Felix frowned at the thought. "So my Affinity has snagged onto these strengthened connections and is...transmitting events around them? How does that work?"

"You are not seeing events exactly the moment they unfold, but echoes upon the fabric of the Continent," Zara explained. "Seers function similarly, though they call it by different terms. None would admit that what they do is closer to Sorcery than their limited understanding of magic. The Masters and Grandmasters know, but true Seeing as done by an Oracle is too powerful to be tossed aside. Bah." She waved her hand, dismissing the lot of it. "They are finding resonance with your own nature, and the echoes follow after. If we can establish a stronger link, then we might even be able to locate them. Before the Hierophant or any other nation can."

"And what makes your group better than the rest?" Felix demanded. "All I am hearing is justifications and excuses. How would you use us, Zara?"

The room went quiet as Felix and Zara matched stares. It was not so much a battle of Wills as it was an effort of sincerity; Felix wanted her to offer him a reason, an idea, something. Yet in the end, the Naiad let her eyes drop.

"We would ask that you fight the Ruin," she said.

"That is precisely what you are admonishing the Hierophant for attempting," Vess accused, and Zara held out her hands.

"No. No, I am asking. We are asking.

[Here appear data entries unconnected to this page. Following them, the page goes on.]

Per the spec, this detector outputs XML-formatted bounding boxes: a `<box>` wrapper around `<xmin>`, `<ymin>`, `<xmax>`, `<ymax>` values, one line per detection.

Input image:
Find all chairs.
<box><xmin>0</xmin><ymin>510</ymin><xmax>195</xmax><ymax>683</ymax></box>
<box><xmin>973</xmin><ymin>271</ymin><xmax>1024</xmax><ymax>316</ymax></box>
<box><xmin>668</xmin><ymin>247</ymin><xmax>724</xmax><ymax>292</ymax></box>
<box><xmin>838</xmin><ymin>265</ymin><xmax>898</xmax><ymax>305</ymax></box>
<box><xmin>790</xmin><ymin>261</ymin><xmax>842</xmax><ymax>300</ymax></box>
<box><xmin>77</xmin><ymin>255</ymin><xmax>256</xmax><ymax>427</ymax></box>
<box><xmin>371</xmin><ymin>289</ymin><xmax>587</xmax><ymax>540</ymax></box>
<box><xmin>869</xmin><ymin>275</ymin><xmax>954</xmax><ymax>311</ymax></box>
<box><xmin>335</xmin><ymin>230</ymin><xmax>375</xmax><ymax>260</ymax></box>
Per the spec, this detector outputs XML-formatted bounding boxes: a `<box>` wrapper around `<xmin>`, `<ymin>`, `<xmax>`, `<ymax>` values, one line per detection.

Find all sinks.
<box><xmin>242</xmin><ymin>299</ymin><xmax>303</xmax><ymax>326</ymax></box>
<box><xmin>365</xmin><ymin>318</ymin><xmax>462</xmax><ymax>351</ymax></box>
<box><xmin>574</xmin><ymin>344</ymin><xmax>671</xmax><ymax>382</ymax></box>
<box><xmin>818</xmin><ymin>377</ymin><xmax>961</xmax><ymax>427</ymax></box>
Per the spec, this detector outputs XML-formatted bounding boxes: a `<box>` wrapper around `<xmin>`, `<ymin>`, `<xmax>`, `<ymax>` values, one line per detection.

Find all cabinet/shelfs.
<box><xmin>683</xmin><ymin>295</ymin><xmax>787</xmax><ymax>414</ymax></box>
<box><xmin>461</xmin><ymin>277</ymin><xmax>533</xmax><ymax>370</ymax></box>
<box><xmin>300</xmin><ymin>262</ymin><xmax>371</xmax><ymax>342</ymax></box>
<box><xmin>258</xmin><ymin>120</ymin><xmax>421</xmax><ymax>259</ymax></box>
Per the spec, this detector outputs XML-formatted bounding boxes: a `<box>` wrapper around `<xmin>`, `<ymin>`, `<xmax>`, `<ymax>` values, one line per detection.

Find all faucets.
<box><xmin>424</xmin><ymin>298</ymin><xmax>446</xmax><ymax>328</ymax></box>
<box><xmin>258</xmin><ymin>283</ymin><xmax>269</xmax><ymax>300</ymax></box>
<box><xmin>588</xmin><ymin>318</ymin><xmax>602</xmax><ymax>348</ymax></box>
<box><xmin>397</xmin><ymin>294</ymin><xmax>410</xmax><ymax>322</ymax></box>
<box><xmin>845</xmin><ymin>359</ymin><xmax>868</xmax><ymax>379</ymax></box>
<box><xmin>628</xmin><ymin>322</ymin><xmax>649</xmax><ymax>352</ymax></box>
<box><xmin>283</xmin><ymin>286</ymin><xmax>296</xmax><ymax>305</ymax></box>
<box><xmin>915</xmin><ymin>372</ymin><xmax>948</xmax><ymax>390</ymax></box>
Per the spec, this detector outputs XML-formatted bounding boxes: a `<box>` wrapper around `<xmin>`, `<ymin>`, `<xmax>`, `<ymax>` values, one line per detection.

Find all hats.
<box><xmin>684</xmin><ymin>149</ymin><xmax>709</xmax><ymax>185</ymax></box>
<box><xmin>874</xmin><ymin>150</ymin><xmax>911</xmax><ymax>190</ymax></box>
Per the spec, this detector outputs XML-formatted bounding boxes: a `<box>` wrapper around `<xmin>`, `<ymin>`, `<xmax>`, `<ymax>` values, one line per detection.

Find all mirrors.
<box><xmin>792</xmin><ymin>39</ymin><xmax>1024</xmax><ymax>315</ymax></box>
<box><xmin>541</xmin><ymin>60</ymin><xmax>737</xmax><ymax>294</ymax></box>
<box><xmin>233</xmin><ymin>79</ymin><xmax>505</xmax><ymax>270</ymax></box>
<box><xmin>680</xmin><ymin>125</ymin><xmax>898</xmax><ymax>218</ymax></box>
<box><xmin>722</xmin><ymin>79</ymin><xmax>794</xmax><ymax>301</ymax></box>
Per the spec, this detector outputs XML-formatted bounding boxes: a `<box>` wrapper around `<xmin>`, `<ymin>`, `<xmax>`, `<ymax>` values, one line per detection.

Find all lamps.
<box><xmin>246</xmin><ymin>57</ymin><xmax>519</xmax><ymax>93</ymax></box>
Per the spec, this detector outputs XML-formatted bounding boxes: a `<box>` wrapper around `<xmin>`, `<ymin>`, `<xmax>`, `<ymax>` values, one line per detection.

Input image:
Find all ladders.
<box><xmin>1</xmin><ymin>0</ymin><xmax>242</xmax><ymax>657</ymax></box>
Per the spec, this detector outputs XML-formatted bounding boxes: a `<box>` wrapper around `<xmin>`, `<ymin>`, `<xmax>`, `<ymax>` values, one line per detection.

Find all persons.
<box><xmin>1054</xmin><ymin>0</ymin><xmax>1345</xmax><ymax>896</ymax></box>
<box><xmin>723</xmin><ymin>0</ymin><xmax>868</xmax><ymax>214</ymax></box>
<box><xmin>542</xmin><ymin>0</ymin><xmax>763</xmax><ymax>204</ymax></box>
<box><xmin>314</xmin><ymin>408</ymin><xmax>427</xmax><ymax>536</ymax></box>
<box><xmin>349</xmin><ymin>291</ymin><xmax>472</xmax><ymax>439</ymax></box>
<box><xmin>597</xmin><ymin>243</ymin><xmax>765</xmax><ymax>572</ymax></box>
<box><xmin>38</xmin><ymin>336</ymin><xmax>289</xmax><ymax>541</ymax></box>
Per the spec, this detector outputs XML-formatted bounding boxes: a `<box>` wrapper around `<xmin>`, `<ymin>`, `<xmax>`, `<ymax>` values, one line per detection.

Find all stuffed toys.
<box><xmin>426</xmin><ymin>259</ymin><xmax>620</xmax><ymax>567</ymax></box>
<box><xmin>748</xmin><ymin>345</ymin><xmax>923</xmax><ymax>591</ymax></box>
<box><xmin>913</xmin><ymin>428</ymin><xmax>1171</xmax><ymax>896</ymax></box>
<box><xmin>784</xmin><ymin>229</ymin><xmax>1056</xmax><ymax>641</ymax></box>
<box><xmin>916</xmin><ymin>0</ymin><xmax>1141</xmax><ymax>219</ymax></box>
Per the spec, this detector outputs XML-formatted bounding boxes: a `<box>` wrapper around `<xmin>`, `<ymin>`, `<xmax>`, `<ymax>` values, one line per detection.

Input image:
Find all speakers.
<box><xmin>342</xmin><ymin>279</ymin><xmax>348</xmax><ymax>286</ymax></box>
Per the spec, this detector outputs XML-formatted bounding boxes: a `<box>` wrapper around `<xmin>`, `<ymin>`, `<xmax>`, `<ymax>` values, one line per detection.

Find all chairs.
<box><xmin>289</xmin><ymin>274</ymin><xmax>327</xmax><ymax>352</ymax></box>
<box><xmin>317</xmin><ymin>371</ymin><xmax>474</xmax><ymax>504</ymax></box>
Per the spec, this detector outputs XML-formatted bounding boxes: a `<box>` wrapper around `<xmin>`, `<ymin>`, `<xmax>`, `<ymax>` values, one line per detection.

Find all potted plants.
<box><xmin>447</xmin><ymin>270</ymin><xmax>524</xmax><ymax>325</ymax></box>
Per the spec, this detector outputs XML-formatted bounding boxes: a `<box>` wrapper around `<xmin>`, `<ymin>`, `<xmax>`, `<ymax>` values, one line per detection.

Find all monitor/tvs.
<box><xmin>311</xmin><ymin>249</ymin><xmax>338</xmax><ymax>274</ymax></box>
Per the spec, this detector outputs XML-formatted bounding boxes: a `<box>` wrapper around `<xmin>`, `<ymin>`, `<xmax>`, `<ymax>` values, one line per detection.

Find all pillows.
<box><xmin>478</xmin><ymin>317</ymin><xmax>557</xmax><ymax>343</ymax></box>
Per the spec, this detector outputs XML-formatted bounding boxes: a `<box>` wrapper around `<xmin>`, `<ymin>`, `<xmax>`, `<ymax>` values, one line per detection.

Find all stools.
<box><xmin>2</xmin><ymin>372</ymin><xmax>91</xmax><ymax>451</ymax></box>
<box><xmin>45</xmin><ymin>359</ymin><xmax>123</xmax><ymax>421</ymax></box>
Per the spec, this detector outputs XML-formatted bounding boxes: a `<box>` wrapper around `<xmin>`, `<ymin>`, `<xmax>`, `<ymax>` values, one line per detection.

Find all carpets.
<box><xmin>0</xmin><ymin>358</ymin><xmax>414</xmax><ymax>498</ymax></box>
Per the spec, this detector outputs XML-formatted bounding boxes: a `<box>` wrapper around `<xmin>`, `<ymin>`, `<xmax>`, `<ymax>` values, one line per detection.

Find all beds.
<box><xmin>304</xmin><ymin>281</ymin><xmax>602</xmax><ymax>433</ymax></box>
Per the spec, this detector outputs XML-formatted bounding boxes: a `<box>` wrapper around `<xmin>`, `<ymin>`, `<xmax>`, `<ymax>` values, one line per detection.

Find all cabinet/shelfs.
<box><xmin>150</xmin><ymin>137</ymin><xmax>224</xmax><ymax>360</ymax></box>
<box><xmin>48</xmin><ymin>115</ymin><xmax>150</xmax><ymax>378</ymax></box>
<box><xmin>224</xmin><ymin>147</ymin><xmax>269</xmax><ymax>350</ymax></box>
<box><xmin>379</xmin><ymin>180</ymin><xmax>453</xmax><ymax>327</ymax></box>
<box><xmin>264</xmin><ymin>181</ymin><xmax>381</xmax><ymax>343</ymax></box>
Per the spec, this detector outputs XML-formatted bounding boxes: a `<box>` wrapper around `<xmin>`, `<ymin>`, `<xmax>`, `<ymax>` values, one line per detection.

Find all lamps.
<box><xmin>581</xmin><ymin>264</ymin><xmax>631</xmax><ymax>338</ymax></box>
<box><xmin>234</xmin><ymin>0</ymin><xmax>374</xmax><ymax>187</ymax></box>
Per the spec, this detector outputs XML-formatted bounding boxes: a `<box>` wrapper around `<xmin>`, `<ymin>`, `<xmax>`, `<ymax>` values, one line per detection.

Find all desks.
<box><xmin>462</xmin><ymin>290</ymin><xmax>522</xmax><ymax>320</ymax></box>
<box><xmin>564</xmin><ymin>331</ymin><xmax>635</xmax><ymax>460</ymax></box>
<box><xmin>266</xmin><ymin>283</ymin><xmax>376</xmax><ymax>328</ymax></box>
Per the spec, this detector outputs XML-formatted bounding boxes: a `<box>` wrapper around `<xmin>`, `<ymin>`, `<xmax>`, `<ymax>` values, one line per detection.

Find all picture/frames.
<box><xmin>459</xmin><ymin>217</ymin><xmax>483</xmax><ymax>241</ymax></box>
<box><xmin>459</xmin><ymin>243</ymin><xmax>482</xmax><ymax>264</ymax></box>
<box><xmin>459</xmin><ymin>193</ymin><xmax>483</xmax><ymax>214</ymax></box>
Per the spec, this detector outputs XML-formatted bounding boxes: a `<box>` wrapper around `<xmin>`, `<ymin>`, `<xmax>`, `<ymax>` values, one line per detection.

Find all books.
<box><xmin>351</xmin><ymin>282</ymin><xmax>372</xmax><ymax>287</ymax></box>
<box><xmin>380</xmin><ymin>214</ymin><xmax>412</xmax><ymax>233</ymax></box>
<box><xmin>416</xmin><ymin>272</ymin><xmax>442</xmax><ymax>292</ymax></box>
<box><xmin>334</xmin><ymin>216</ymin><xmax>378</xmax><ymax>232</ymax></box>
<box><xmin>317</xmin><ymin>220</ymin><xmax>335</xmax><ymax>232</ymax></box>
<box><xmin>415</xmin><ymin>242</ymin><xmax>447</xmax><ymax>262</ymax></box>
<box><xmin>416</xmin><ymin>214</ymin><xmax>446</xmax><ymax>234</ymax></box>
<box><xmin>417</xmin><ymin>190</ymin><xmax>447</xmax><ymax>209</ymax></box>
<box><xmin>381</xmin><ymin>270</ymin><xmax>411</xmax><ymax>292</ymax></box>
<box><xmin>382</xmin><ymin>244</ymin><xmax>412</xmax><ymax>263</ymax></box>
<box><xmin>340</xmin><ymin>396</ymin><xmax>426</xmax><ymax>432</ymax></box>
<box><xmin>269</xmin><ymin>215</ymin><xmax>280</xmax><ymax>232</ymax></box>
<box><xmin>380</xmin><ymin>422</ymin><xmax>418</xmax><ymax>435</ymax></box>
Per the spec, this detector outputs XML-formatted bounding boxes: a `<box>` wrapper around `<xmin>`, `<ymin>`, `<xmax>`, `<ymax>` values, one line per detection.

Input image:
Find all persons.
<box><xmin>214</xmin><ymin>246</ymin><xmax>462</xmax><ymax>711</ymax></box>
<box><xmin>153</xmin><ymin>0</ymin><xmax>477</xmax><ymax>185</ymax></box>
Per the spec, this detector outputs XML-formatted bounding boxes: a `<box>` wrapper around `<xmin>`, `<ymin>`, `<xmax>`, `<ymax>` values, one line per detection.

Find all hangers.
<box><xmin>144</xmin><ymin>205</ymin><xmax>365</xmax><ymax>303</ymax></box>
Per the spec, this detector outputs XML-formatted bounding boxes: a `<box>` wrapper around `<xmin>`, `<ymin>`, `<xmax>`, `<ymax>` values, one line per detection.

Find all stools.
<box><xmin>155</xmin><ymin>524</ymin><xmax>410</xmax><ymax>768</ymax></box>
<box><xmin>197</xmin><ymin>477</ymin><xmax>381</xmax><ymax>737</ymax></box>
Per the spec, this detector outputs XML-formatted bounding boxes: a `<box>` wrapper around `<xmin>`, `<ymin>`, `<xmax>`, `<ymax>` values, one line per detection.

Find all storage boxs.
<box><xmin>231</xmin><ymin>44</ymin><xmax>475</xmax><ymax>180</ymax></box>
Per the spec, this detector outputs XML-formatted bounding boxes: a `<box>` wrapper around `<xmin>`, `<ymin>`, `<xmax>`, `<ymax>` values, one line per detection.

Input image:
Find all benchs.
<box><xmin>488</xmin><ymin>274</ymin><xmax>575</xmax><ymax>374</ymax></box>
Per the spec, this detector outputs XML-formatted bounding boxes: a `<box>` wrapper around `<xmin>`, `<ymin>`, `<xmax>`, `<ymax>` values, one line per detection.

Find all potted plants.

To fight against this is not something one can be coerced or tricked into attempting, it must be a decision made with the fullness of the truth. A Choice." Zara looked again to Felix. "That is what my order is offering you. A Choice to fight...or to flee."

"Flee?" he asked.

"Where there is a summons, there must also be the inverse," she explained. "If you wished itif you Chosewe would give whatever aid we could to send you home."

Home. What?

Before Felix could even begin to process that, Zara knelt upon the ground. She lowered her head, but kept her vivid eyes on his own. "Please. Eight others such as yourself in the hands of those madmen; free for them to shape, to influence. It would be almost as bad as the Ruin itself. Please help me find them."

Felix's jaw worked, Mind awhirl with the implications of all she had revealed. In the end, however, he found his resolve. "...What do you need me to do?"